## [Blok Teks]

Oleh : Ust. Ahmad Zahni (Pengasuh Majlis
Ta’lim Riyadlul Jannah, Ketua MUI Maospati, Penasehat PPWI, Pembina PWM)
Diharapkan tulisan ini akan membawa manfaat
pada para pelaku peradaban di era mutakhir ini, minimal mampu mewarnai mindset pada kesadaran bahwa sejak
dahulu sebenarnya agama sudah wanti-wanti
agar tidak sembarangan dalam menggunakan lisan. Saya awali dengan sebuah kaidah
bahwa :
Malaikat tidak pernah salah, Syetan tidak
pernah benar, Manusia kadang salah kadang benar. Oleh karena itu, Agama
menganjurkan agar kita saling mengingatkan bukan saling menyalahkan.
Rosululloh di banyak kesempatan telah
menyampaikan Salamatul insan fi hifdhil
lisan (keselamatan insan itu berada dalam menjaga lisannya). Atau yang
sering kita pelajari yaitu Qul khoiron au
liyasmut (berkatalah yang baik-baik atau diamlah). Bahkan Baginda Nabi
pernah menyampaikan, Alloh sangat membenci orang yang Qiila wa qoola (bicara yang asal bicara, membicarakan yang belum
jelas kebenarannya, berkata-kata yang sis-sia tanpa makna).

## [Bahan yang Disediakan]
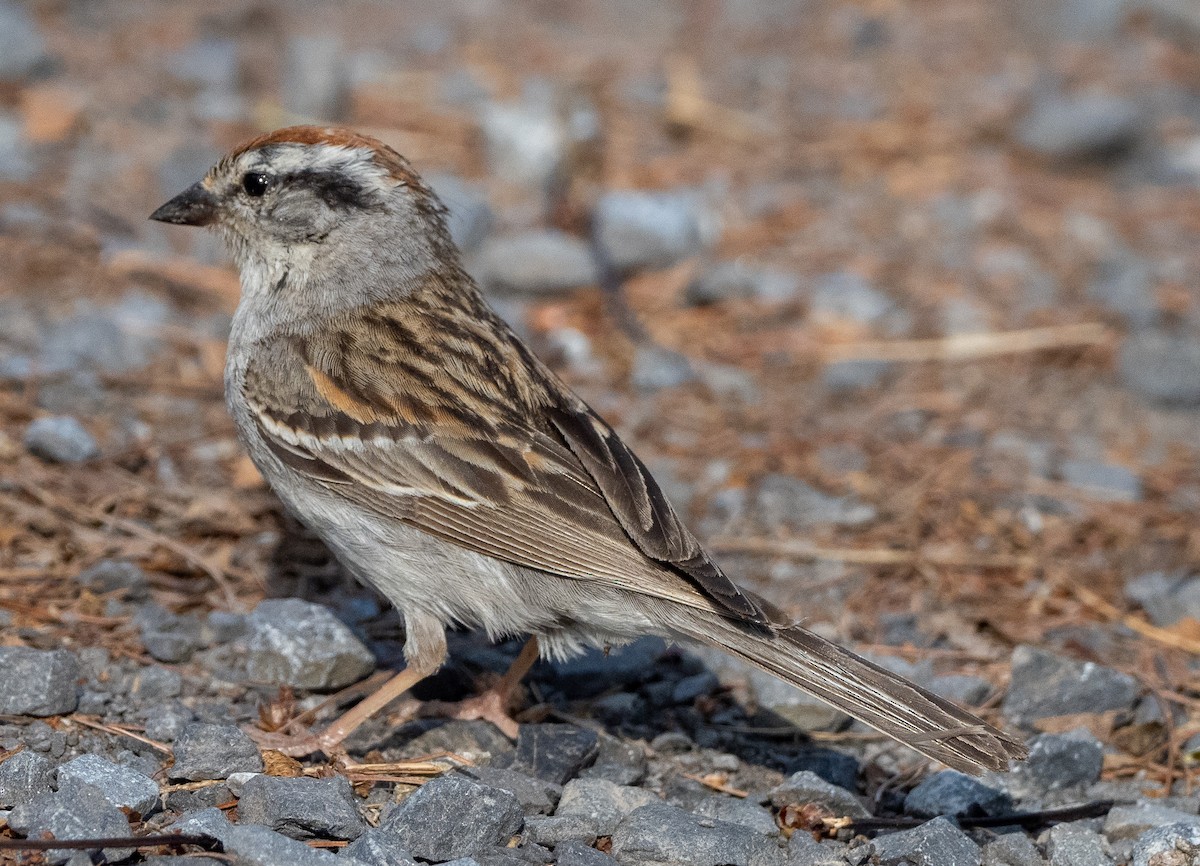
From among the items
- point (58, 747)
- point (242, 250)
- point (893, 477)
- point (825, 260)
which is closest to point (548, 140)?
point (825, 260)

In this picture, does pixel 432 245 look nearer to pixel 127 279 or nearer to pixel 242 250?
pixel 242 250

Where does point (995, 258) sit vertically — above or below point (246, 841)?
above

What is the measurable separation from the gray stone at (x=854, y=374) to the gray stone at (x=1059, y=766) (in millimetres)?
2994

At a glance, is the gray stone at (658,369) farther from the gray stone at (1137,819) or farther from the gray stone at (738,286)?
the gray stone at (1137,819)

## [Yang Harus Dikerjakan]
Dalam teks tentang menjaga lisan, apa arti ungkapan "Qul khoiron au liyasmut"?

## [Jawaban Tugas]
Berkatalah yang baik-baik atau diamlah.